O que se pede: Reproduz sem alterações o excerto do texto sobre a ferrovia em Portugal, começando nas palavras que contêm "Portugal ficou a" e parando logo após "o comboio rápido.".

Texto de origem:
====================

Este atraso não é de agora. Em 1992, Espanha inaugurou o seu comboio de alta velocidade, Madrid-Sevilha. Era o tempo da Expo92, de Felipe González, e de uma aproximação vertiginosa de Espanha ao desenvolvimento europeu - eles também entraram na CEE em 1986 e seis anos depois já tinham um comboio de alta velocidade...

Portugal ficou a ver passar comboios. O cavaquismo apostou nas autoestradas, o que à época se percebia dado o nosso atraso em tudo - ainda andávamos a tentar acabar a A1, entre Porto e Lisboa. Só que não houve meio termo. E assim chegamos a 2024 sem um quilómetro de ferrovia novo em funcionamento, 50 anos depois do 25 de Abril e quase 40 após os fundos comunitários. A ligação entre Sines e Elvas está quase operacional, mas ainda por acabar - limitada a via única e só para mercadorias. Foi tudo o que sobrou do socratismo, onde se pretendeu acelerar a ferrovia, no exato momento em que o colapso de 2008 arrasou as economias mundiais e gerou o abscesso de dívidas que 2010 e 2011 trouxeram à superfície - os PIIGS: Portugal, Itália, Irlanda, Grécia e Espanha. Assim morreu de novo o comboio rápido.

====================

Conteúdo dos dados:
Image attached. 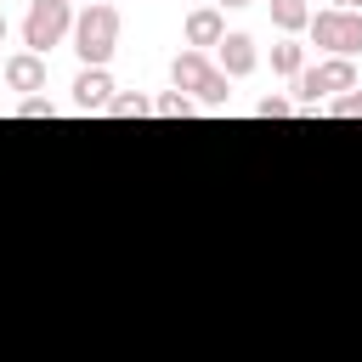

====================

Resposta:
Portugal ficou a ver passar comboios. O cavaquismo apostou nas autoestradas, o que à época se percebia dado o nosso atraso em tudo - ainda andávamos a tentar acabar a A1, entre Porto e Lisboa. Só que não houve meio termo. E assim chegamos a 2024 sem um quilómetro de ferrovia novo em funcionamento, 50 anos depois do 25 de Abril e quase 40 após os fundos comunitários. A ligação entre Sines e Elvas está quase operacional, mas ainda por acabar - limitada a via única e só para mercadorias. Foi tudo o que sobrou do socratismo, onde se pretendeu acelerar a ferrovia, no exato momento em que o colapso de 2008 arrasou as economias mundiais e gerou o abscesso de dívidas que 2010 e 2011 trouxeram à superfície - os PIIGS: Portugal, Itália, Irlanda, Grécia e Espanha. Assim morreu de novo o comboio rápido.